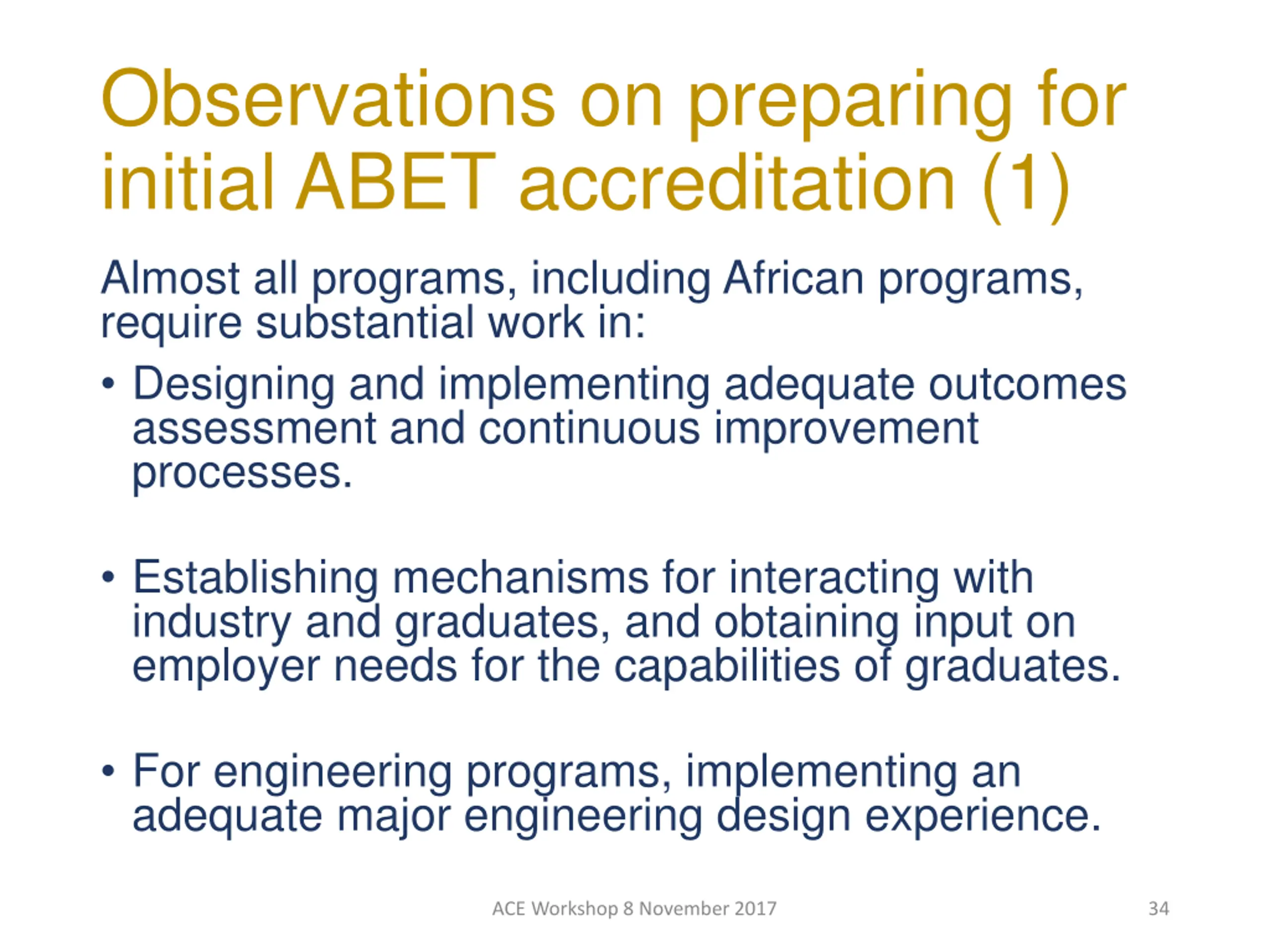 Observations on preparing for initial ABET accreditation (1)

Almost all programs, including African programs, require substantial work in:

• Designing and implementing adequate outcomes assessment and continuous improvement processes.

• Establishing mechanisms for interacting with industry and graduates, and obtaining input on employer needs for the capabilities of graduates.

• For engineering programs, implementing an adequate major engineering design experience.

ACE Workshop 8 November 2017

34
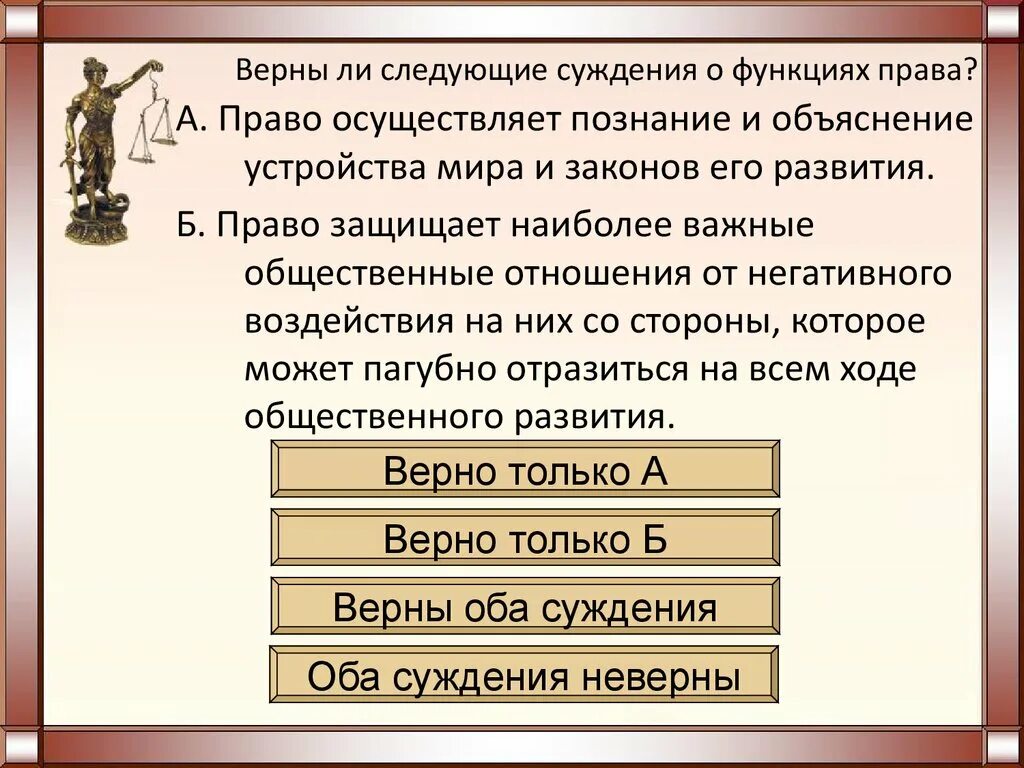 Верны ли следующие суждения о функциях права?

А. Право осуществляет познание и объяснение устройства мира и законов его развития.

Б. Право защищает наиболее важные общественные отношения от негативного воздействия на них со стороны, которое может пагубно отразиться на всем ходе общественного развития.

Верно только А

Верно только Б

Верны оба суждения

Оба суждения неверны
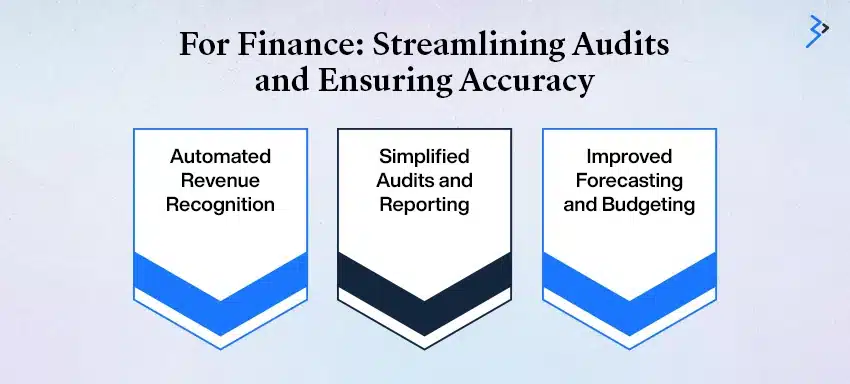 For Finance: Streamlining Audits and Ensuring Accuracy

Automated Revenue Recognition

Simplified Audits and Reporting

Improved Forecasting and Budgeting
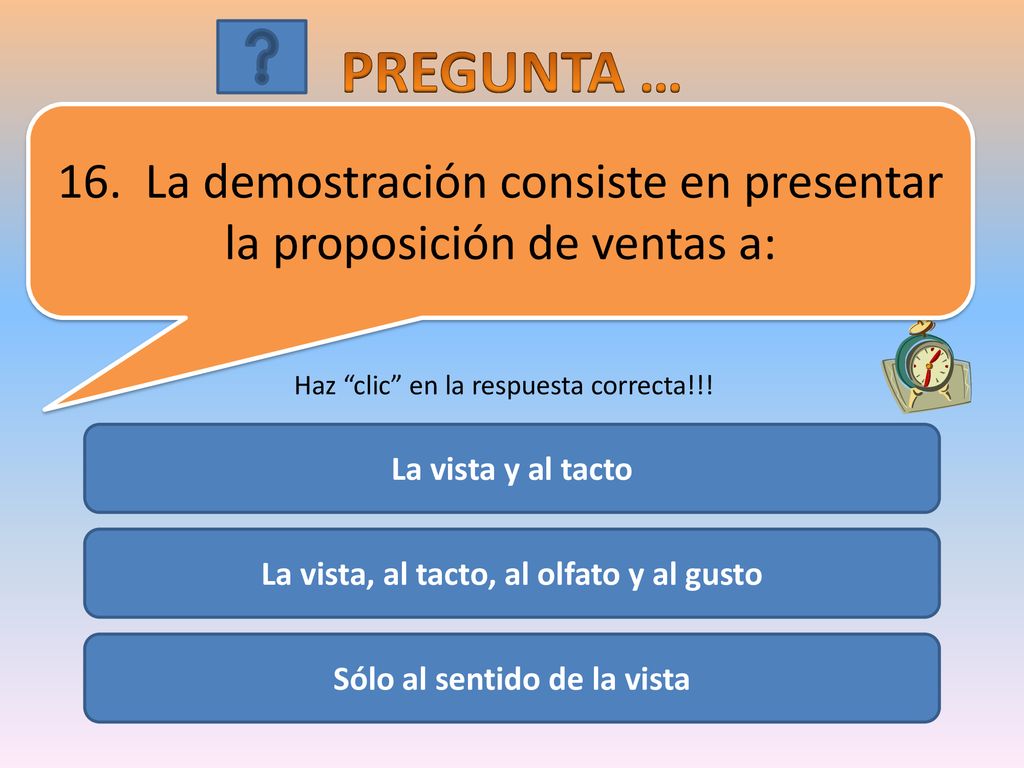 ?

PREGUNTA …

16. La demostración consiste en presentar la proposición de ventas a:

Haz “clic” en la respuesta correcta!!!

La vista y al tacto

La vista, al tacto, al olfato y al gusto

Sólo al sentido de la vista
+--
**WHAT YOU HAVE TO DO:** Transcribe all the entries precisely. Do not include any picture.

**SOLUTION TO THE EXERCISE:**
 Observations on preparing for initial ABET accreditation (1)

Almost all programs, including African programs, require substantial work in:

• Designing and implementing adequate outcomes assessment and continuous improvement processes.

• Establishing mechanisms for interacting with industry and graduates, and obtaining input on employer needs for the capabilities of graduates.

• For engineering programs, implementing an adequate major engineering design experience.

ACE Workshop 8 November 2017

34
 Верны ли следующие суждения о функциях права?

А. Право осуществляет познание и объяснение устройства мира и законов его развития.

Б. Право защищает наиболее важные общественные отношения от негативного воздействия на них со стороны, которое может пагубно отразиться на всем ходе общественного развития.

Верно только А

Верно только Б

Верны оба суждения

Оба суждения неверны
 For Finance: Streamlining Audits and Ensuring Accuracy

Automated Revenue Recognition

Simplified Audits and Reporting

Improved Forecasting and Budgeting
 ?

PREGUNTA …

16. La demostración consiste en presentar la proposición de ventas a:

Haz “clic” en la respuesta correcta!!!

La vista y al tacto

La vista, al tacto, al olfato y al gusto

Sólo al sentido de la vista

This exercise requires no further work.